WSJ: Medtronic’s Looking Good

The Wall Street Journal takes a look at Medtronic (MDT) and likes what it sees:

Recalls and safety alerts roiled the market for implantable defibrillators last year. Fortunately for medical-device maker Medtronic of Minneapolis, the bad news mostly has hurt a rival, Guidant.
Recently, Guidant warned of a shortfall in its sales of these devices, which use jolts of electricity to treat a malfunctioning heart. Many of these lost sales seem to be going to Medtronic. And Medtronic might even benefit from the bidding war that’s erupted over Guidant.
Gary Ellis, the chief financial officer of Medtronic, says he isn’t surprised to see Boston Scientific offering $25 billion in an effort to beat the $21.5 billion bid that Guidant accepted from Johnson & Johnson. Those companies wouldn’t be offering such sums for Guidant, says Mr. Ellis, if they didn’t envision strong sales for devices sold by Guidant, Medtronic and a third manufacturer, St. Jude Medical.
Medtronic has been benefiting from its leadership in the implantable-defibrillator market. The stock, which ended 2004 below $50, recently was near $58 and looks as if it could rise further.
Medtronic trades for about 23 times expected earnings of $2.50 a share for calendar 2006, about the same multiple of future earnings as it did a year ago, and the company’s outlook is even better now.
Product defects have dogged every defibrillator maker in the past year, but the bad publicity mainly stuck to Guidant, allowing Medtronic to boost its market share to 55% from about 50%.
Medtronic has a diversified medical-device line. In the next year or so, it expects to launch new products into the growing markets for artificial spinal discs and automated insulin pumps. The company also might enhance its lagging line of cardiovascular devices, such as the tubular stents that prop open pinched heart arteries, if it can acquire Guidant product lines expected to be sold for antitrust reasons by the eventual winner in the bidding.

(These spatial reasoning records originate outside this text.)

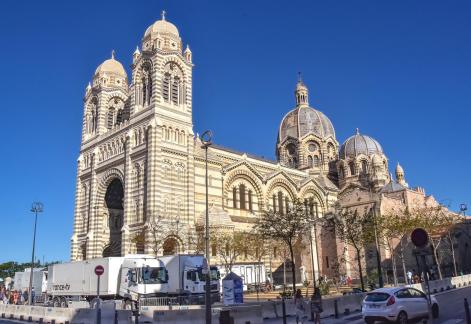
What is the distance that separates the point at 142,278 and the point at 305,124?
189 ft

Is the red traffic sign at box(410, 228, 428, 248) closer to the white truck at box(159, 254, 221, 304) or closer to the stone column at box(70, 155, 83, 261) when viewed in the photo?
the white truck at box(159, 254, 221, 304)

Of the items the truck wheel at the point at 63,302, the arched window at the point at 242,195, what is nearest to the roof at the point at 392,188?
the arched window at the point at 242,195

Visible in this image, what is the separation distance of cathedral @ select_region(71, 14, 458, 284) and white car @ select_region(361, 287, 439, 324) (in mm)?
19609

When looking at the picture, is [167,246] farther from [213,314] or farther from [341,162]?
[341,162]

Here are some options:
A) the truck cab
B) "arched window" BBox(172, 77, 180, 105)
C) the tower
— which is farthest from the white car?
"arched window" BBox(172, 77, 180, 105)

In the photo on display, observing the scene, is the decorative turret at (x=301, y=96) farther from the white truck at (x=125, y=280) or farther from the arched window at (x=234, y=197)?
the white truck at (x=125, y=280)

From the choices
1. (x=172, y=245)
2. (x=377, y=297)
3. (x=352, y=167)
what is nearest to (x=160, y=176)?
(x=172, y=245)

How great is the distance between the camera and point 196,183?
4834cm

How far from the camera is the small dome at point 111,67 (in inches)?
2299

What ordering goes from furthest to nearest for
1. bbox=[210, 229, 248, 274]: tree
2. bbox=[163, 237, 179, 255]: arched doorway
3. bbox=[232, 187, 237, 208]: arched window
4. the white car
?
bbox=[232, 187, 237, 208]: arched window → bbox=[163, 237, 179, 255]: arched doorway → bbox=[210, 229, 248, 274]: tree → the white car

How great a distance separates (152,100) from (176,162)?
23.5 ft

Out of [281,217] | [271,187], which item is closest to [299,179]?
[271,187]

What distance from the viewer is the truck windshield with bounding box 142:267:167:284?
28.4 metres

A public outcry followed the death in May 2005 of a 21-year-old man whose Guidant defibrillator didn’t work. Doctors complained that Guidant hadn’t warned of potential problems in the product’s circuitry. Since May, Guidant has issued safety alerts covering more than 100,000 units, but it isn’t alone. Medtronic alerted doctors to a potential battery problem in nearly 90,000 of its units, and doctors later replaced about 18,000 of the devices. Yet because Medtronic was more forthright, its reputation fared better than Guidant’s.
Medtronic’s CFO Mr. Ellis says the defibrillator market remains underpenetrated, and Medicare coverage should allow defibrillator sales to keep growing at 20% a year.
Medtronic’s spinal and diabetes businesses are expanding nearly as fast. Maybe that’s why J&J and Boston Scientific are so keen to get into Medtronic’s markets.